• **Übungsaufgaben**
**1)** Fasse den Textauszug bitte in zwei Sätzen zusammen.
**2)** An welcher Universität forscht Michio Kaku laut dem Textauszug?

• **Textauszug**
────────────────────────────────────────
# taz.de -- Stringtheoretiker über die Zukunft: Jetzt und in 100 Jahren
       
       > Der Physiker Michio Kaku schätzt ab, wie sich die Welt in den kommenden
       > Jahrzehnten entwickelt. Er liefert vor allem Einblicke in die Gegenwart.
       
 (IMG) Bild: Unter einem Jahrhundert macht es ein Stringtheoretiker nicht.
       
       Michio Kaku, US-Amerikaner japanischer Herkunft, ist so etwas wie der Ranga
       Yogeshvar des englischsprachigen Wissenschaftsjournalismus. Er forscht
       nicht nur in seinem Gebiet Stringtheorie (der Versuch einer allumfassenden
       Physik) an der City University in New York. Nebenbei hat er für
       Wissenschaftssendungen in Radio und Fernsehen noch mehrere hundert
       Top-Forscher aus den verschiedensten Gebieten getroffen, von Soziologen
       über die härtesten Ecken der Naturwissenschaften hin zu mit dem Hauch von
       Sterndeuterei behafteten Zukunftsforschern.
────────────────────────────────────────
• **Gegebene Angaben**
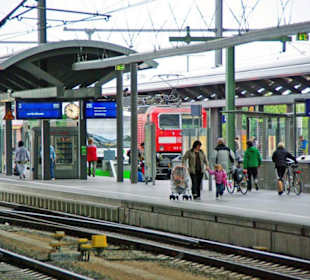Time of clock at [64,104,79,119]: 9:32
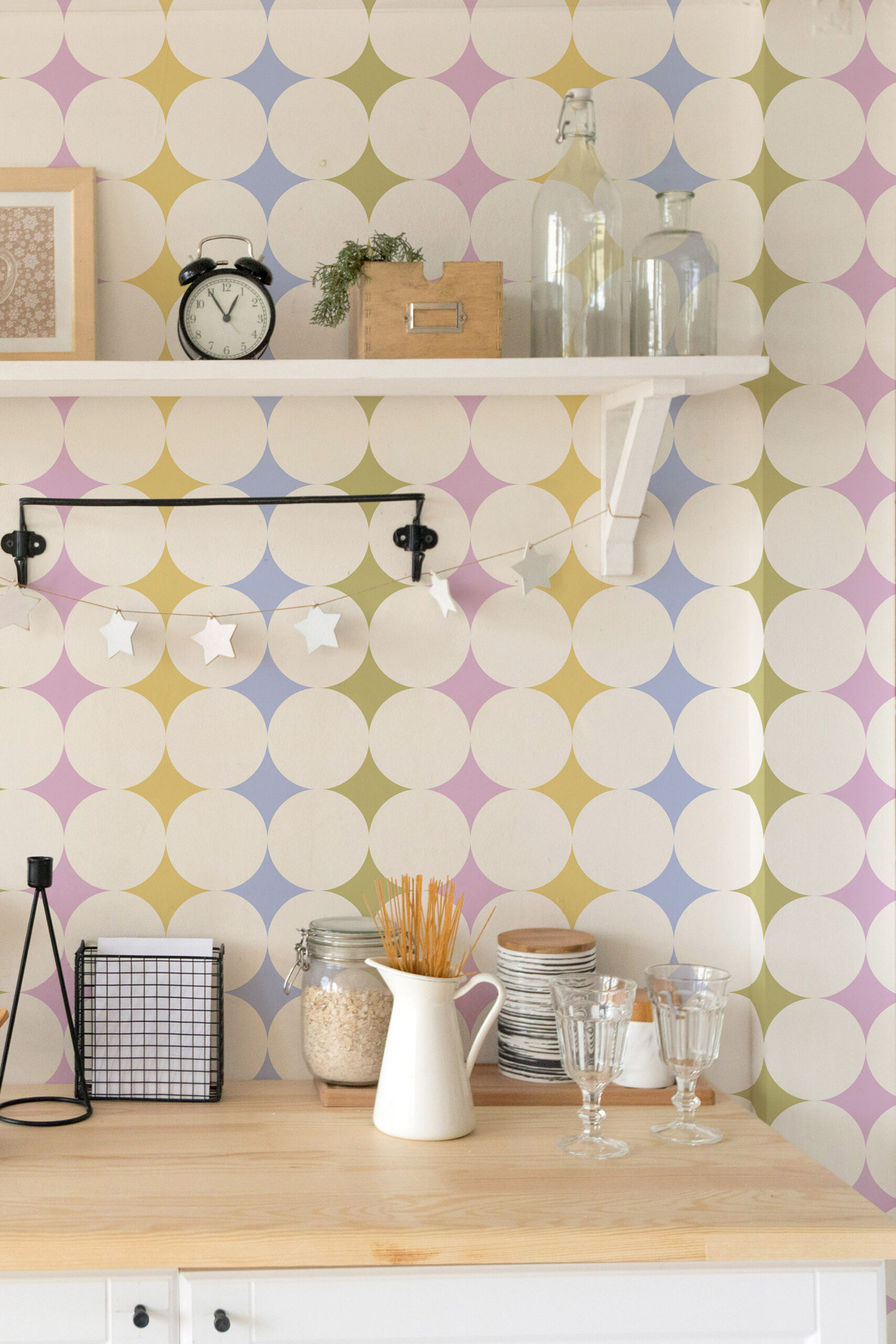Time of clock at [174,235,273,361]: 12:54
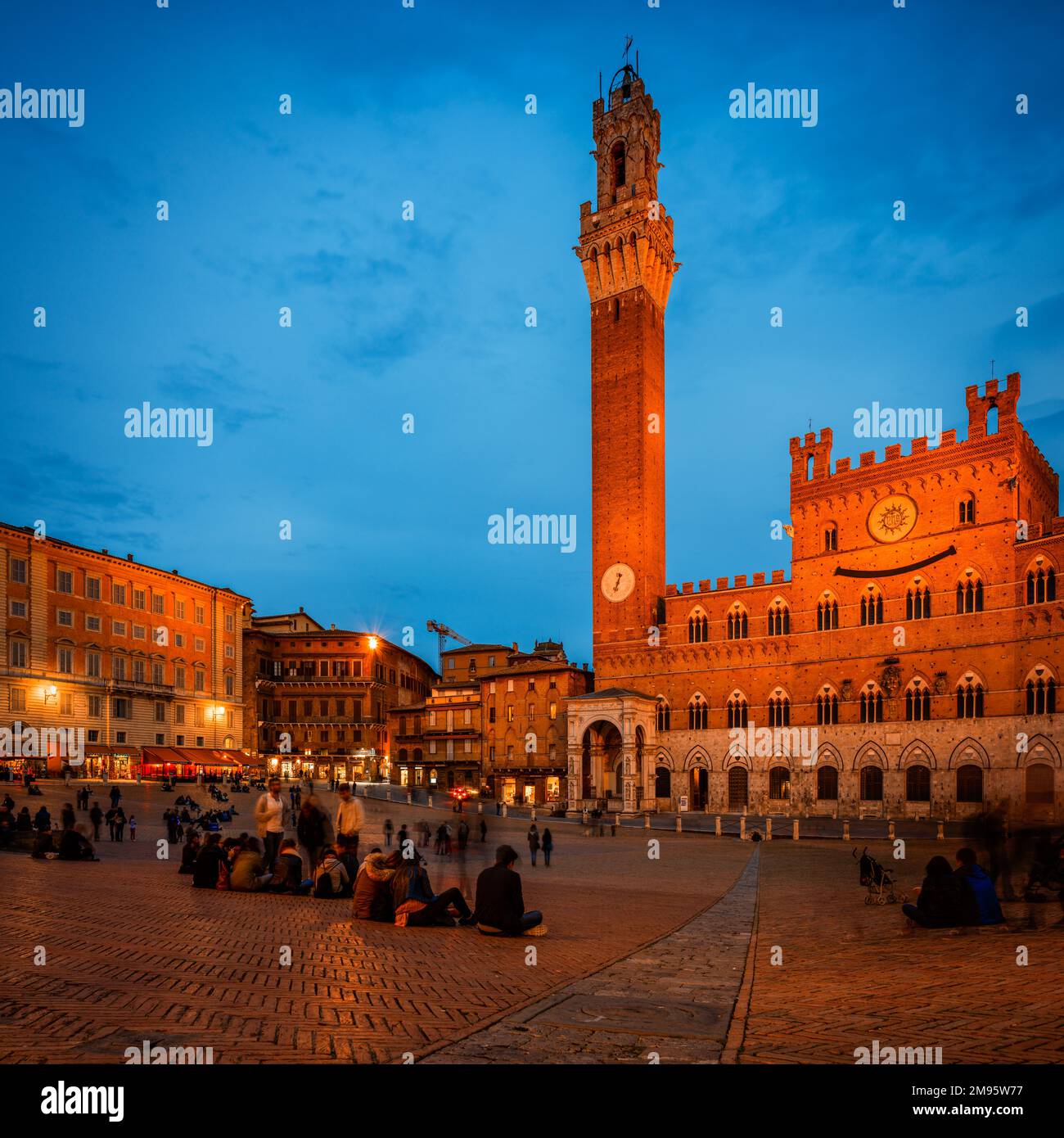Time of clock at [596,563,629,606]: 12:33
────────────────────────────────────────
• **Lösungen**
**1)** Der Physiker Michio Kaku, ein US-Amerikaner japanischer Herkunft, schätzt ab, wie sich die Welt in den kommenden Jahrzehnten entwickelt, und liefert dabei vor allem Einblicke in die Gegenwart. Er forscht an der City University in New York zur Stringtheorie und hat für Wissenschaftssendungen in Radio und Fernsehen mehrere hundert Top-Forscher aus den verschiedensten Gebieten getroffen.

**2)** An der City University in New York.